** START OF Reading passage **

State patrol officer does not allow marchers inside Liberty Plaza - saying he is following orders (Photo by Maria Saporta)

By Maria Saporta

Atlanta is a city known for peaceful protests and a commitment to civil and human rights.

As evidence of Atlanta’s legacy, Saturday’s March for Social Justice and Women attracted more than 63,000 people to walk from the Center for Civil and Human Rights to the State Capitol.

The peaceful spirit for a more inclusive society was in full force – until the marchers arrived at the State Capitol.

That’s when marchers were corralled to walk towards the fenced-off space inaccurately called “Liberty Plaza.” For whatever reason, state patrol officers limited access to Liberty Plaza to just a small portion of the marchers – and that was despite having lots of empty spaces that could have held thousands more.

Liberty Plaza

State patrol officer does not allow marchers inside Liberty Plaza – saying he is following orders (Photo by Maria Saporta)

** END OF Reading passage **

■ **What is expected**: Write the next few paragraphs of the column about the Atlanta march and Liberty Plaza, starting right after its last line.

** START OF Recorded information **

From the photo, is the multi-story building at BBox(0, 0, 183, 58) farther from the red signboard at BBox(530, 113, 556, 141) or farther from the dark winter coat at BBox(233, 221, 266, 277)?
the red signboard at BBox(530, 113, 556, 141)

** END OF Recorded information **

■ **Answer to the task**:
As a result, people outside the fence could not hear any of the speeches that were meant to comfort and inspire the masses. Many people were upset they couldn’t get in – urging me to write about the lack of liberties they faced when they tried to enter Liberty Plaza.

The state patrol said they were just following orders, but they didn’t disclose who were the people making the decision to limit access to the area that supposedly had been designed for people to gather.

After Saturday’s experience, one fact is abundantly clear – the space the state has set aside for protests and public gatherings does not work for the people.

Admittedly, I have never liked the idea of relegating the people to a space on the back end of the State Capitol – an area that seems designed to push the public to a space that is largely invisible.

(I also don’t like the plan to put a statue of Martin Luther King Jr. at Liberty Plaza for the same reason. As one of the greatest leaders to ever come from Georgia, King’s statue belongs on the front grounds of the Capitol – ideally near former President Jimmy Carter).

In the past, marches and protests took place on the front steps of the capitol – where speakers could be heard and seen by thousands. Plus it was a statement: We are marching to the front steps of the State Capitol.

Liberty Plaza

People press up against the fence surrounding Liberty Plaza – trying to hear the speakers (Photo by Maria Saporta)

I remember back in the late 1960s and early 1970s walking to those very steps to advocate for civil liberties and against the Vietnam War. I also remember the State Patrol encircling the Capitol building – on guard in case the crowds got out of hand.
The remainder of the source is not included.